La municipalité la plus proche de La Bouche de feu, nom donné à la cité hypothétique, est Calakmul, une ville touristique où l’on retrouve plusieurs vestiges mayas.

À partir de cette ville, l’équipe de quelques personnes formées par William Gadoury devra franchir 40 kilomètres à pied dans la jungle. Selon l’archéologue et spécialiste de la région, Victor Pimentel, il n’y a pas de sentiers dans ce territoire.

«On est en plein milieu de la forêt tropicale, une forêt d’une grande diversité et difficile d’accès.»

En raison des nombreux obstacles, ça pourrait prendre quelques jours de marches pour arriver sur les lieux.

Le défi sera d’être attentif aux quelques animaux dangereux de l’endroit, comme l’araignée veuve noire ou les insectes piqueurs porteurs de maladies infectieuses.

Autorisation

La Bouche de feu est située dans un territoire protégé, inscrit au patrimoine mondial de l’UNESCO. Il faudra donc plusieurs autorisations avant de pouvoir s’y rendre.

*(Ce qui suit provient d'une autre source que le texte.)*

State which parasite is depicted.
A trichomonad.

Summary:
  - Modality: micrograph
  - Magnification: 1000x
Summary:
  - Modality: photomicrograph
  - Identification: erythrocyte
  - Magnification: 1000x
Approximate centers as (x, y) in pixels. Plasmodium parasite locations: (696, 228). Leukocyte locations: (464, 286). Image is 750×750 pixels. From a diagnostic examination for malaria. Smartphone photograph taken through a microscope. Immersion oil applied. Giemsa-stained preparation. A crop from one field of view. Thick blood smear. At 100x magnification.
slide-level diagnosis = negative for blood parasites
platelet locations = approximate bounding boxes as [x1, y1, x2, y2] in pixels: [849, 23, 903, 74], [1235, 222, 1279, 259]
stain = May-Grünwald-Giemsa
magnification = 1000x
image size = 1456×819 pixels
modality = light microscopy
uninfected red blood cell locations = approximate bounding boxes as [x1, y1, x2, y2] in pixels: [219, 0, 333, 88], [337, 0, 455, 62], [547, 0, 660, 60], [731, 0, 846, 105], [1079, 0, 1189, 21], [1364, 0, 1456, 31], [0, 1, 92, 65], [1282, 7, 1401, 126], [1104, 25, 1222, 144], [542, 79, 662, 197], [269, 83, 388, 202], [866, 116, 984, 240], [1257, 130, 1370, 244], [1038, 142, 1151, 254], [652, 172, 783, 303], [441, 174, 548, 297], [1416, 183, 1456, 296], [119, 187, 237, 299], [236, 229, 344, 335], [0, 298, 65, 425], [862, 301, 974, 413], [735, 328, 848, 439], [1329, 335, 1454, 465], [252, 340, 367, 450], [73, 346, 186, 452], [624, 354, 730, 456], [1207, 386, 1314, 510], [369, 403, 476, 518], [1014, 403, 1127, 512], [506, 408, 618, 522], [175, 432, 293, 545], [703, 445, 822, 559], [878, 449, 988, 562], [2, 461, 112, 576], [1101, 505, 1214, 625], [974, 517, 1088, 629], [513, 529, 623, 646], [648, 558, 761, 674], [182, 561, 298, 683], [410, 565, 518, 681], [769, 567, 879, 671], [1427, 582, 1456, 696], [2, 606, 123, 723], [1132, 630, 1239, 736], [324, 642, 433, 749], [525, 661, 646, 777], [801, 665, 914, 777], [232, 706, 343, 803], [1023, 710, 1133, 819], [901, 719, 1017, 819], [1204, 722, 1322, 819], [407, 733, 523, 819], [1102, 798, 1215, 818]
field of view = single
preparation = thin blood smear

Si les moyens le permettent, car tout est question d’argent, un repérage par la voie des airs est souhaitable afin de choisir des directions plus accessibles et peut-être même confirmer le site.

Une expédition à la cité perdue pourrait coûter entre 40 000 $ et 75 000 $. Si l’on veut établir un camp de recherches sur le site pour quelques jours, ce montant pourrait facilement atteindre plus de 100 000 $.

Sa découverte secoue le monde scientifique

SAINT-JEAN-DE-MATHA | Les recherches de William Gadoury sur les Mayas intriguent de nombreux experts de cette civilisation disparue.

Plusieurs chercheurs sur les Mayas préfèrent attendre une éventuelle publication scientifique avant de se prononcer sur la valeur de sa découverte.

Cependant, ceux qui ont eu accès aux travaux du jeune homme de 15 ans reconnaissent la démarche et admettent que sa théorie tient la route.

Jalousie

Pour l’archéologue Victor Pimentel, il ne faut cependant pas attendre la publication d’un article scientifique pour vérifier une théorie. «Oui, il y a de la jalousie dans notre métier, mais sa démarche donne matière à réflexion, je crois qu’il faut admirer, comprendre et encourager un jeune de cet âge plutôt que d’être jaloux», affirme-t-il.

Vérification

L’expert des Mayas à l’Université de la Sorbonne à Paris, Éric Taladoire, demeure très sceptique sur la découverte puisqu’il dit travailler avec des collègues dans cette zone depuis plusieurs années. «La nouvelle m’a amusé et après tout elle repose peut-être sur un fond de vérité. La méthode doit faire l’objet d’une vérification au sol, mais l’hypothèse mérite d’être vérifiée», a écrit Éric Taladoire.

«Sa comparaison paraît rigoureuse. Il a vérifié les cités existantes, prouvé sa méthode et proposé une nouvelle cité en se basant sur sa seule théorie. Il s’agit d’une approche tout à fait scientifique», a pour sa part indiqué Alfonso Rivera, hydrogéologue de Ressources naturelles Canada.